Britain’s second largest lender has dealt a blow to government plans to keep borrowing costs low by raising a key mortgage rate. Up to half a million homeowners with Santander are set to see their repayments jump by an average of £300 a year from October. The bank blamed higher costs for the decision but the move is sure to irritate ministers as they desperately seek plans to boost the flagging economy. The increase comes only a month after the Treasury and Bank of England sought to boost lending and lower borrowing costs by offering banks £80bn of cheap funding. Justin Urquhart Stewart, of Seven Investment Management, the wealth manager, said: “Santander’s decision flies straight in the wind of what the Government and the Bank of England are trying to achieve with the Funding for Lending Scheme, which is intended to lower borrowing costs and make it easier to get credit,” The Times reports.

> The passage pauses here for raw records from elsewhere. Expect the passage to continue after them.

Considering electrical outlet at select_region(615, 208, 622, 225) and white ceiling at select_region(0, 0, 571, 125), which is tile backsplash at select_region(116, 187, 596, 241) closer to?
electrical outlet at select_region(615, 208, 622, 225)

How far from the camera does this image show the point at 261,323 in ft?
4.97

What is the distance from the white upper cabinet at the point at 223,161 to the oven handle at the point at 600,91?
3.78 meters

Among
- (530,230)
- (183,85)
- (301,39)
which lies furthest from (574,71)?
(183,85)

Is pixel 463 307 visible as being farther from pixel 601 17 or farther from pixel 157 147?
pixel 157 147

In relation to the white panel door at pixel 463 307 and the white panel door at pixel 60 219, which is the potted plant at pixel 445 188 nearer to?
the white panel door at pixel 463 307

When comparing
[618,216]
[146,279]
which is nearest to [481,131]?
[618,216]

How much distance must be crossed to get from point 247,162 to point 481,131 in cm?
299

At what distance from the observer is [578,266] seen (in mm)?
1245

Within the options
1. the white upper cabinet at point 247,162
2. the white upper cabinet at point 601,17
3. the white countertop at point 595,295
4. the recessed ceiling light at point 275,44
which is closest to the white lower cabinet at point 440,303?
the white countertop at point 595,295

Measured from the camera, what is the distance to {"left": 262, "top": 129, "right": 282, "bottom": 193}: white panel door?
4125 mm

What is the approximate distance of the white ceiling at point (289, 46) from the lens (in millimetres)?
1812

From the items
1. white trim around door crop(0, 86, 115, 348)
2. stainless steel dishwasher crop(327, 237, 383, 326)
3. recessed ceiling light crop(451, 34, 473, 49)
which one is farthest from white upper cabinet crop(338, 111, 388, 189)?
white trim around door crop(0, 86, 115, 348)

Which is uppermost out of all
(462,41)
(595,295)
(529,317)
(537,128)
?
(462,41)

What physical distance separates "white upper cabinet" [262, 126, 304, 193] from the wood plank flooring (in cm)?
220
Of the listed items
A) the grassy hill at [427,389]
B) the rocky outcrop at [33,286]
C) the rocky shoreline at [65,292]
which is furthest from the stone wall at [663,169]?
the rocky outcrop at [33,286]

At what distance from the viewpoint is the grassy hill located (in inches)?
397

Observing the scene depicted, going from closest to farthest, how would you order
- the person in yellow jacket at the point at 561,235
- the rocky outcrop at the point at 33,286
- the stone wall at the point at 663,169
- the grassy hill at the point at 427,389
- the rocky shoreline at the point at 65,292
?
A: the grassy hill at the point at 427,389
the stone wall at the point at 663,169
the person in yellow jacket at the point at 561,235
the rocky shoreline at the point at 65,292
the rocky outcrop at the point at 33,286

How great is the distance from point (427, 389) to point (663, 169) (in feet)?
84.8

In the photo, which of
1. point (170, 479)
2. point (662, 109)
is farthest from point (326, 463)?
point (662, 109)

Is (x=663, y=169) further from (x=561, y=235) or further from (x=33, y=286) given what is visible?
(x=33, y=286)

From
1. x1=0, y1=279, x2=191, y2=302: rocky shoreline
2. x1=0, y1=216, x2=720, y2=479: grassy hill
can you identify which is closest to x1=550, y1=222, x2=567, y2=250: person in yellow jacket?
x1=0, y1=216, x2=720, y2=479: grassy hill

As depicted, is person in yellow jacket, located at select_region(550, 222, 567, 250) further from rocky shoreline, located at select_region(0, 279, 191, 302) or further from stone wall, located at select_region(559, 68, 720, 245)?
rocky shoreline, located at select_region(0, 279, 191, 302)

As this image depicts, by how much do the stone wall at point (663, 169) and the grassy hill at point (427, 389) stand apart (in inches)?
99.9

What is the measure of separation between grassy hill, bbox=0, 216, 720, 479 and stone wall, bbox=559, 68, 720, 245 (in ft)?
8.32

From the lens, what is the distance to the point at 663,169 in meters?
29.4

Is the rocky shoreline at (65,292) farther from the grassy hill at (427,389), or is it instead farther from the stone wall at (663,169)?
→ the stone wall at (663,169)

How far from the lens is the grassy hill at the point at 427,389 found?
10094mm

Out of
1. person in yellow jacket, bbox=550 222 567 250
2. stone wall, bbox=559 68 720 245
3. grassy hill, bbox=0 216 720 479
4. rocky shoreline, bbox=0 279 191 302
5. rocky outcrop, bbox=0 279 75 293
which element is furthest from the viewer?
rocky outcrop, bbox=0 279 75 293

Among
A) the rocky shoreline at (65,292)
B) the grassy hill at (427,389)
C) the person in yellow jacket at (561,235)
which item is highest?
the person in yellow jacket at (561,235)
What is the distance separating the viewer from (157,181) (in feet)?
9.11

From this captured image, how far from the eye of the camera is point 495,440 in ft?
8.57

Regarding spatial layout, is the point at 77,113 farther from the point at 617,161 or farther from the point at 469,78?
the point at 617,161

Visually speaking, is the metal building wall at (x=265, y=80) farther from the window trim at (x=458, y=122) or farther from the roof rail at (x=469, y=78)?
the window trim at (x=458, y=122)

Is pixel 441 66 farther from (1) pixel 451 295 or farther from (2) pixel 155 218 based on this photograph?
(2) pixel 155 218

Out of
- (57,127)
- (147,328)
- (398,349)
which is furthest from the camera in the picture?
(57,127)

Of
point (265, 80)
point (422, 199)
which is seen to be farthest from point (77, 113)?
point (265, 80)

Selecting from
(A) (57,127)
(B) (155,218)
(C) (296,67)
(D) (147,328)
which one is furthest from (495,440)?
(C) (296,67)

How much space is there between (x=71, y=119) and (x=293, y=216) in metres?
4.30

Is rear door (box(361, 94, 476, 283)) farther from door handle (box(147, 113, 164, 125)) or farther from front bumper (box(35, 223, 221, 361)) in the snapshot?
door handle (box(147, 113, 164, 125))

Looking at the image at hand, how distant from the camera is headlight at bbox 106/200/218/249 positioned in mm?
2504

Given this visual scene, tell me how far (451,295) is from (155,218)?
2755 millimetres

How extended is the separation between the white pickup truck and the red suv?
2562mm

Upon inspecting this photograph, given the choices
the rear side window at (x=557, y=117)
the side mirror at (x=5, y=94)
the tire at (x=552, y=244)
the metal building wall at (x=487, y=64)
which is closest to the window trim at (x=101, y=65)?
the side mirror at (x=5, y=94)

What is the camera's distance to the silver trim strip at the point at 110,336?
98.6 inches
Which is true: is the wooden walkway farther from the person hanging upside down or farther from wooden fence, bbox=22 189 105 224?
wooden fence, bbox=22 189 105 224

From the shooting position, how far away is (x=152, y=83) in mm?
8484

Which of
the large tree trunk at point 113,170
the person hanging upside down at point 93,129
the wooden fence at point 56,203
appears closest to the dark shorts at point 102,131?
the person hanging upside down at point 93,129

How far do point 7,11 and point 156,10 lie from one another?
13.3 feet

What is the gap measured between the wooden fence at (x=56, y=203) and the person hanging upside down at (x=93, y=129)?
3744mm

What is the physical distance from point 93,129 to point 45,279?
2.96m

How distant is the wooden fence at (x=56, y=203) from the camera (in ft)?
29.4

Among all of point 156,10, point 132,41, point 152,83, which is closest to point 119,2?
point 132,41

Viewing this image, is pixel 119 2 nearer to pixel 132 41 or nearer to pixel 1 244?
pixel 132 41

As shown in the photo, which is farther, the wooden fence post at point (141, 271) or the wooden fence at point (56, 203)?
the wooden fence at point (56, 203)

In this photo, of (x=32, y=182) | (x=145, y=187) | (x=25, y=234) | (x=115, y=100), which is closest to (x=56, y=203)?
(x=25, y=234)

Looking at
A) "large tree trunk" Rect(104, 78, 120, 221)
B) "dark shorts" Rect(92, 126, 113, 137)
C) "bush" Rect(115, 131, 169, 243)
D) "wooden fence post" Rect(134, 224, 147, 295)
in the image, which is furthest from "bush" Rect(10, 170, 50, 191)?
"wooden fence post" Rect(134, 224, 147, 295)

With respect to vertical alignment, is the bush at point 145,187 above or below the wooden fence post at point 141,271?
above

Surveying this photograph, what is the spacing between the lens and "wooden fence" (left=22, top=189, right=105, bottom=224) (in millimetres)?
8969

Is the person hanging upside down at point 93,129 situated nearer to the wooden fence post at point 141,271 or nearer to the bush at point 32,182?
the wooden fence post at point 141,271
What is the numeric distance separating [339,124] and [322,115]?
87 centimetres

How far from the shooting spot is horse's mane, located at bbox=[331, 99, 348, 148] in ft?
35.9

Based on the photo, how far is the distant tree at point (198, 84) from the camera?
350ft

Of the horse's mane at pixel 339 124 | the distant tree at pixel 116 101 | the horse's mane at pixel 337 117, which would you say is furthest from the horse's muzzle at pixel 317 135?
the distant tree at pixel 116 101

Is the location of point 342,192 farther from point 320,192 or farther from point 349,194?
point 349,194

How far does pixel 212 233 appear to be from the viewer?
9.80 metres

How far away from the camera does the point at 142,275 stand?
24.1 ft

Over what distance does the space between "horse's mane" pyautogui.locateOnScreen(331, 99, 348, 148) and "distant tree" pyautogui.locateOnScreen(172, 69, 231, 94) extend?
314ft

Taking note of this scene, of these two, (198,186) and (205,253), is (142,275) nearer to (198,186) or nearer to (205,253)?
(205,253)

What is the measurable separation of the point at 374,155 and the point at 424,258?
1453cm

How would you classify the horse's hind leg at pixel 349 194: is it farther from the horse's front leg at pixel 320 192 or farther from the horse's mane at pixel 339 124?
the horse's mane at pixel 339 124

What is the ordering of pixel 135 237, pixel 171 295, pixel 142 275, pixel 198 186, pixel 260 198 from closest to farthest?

The Treasury is facing criticism for its plans to relax tax rules for multinational companies. Changes going through Parliament “will incentivise multinational corporations to shift profits into tax havens”, according to MPs on the International Development Select Committee. The move will cost the Exchequer £1bn in revenue, and is being done to make Britain “more competitive”. But it is likely to cause embarrassment for the coalition, because the Liberal Democrats made tackling tax evasion and avoidance a priority. The 2012 Finance Bill is changing the rules governing Controlled Foreign Companies, ending the requirement for UK-owned corporations that report profits in jurisdictions with corporation tax lower than 23% to “make up the difference” to HM Revenue and Customs.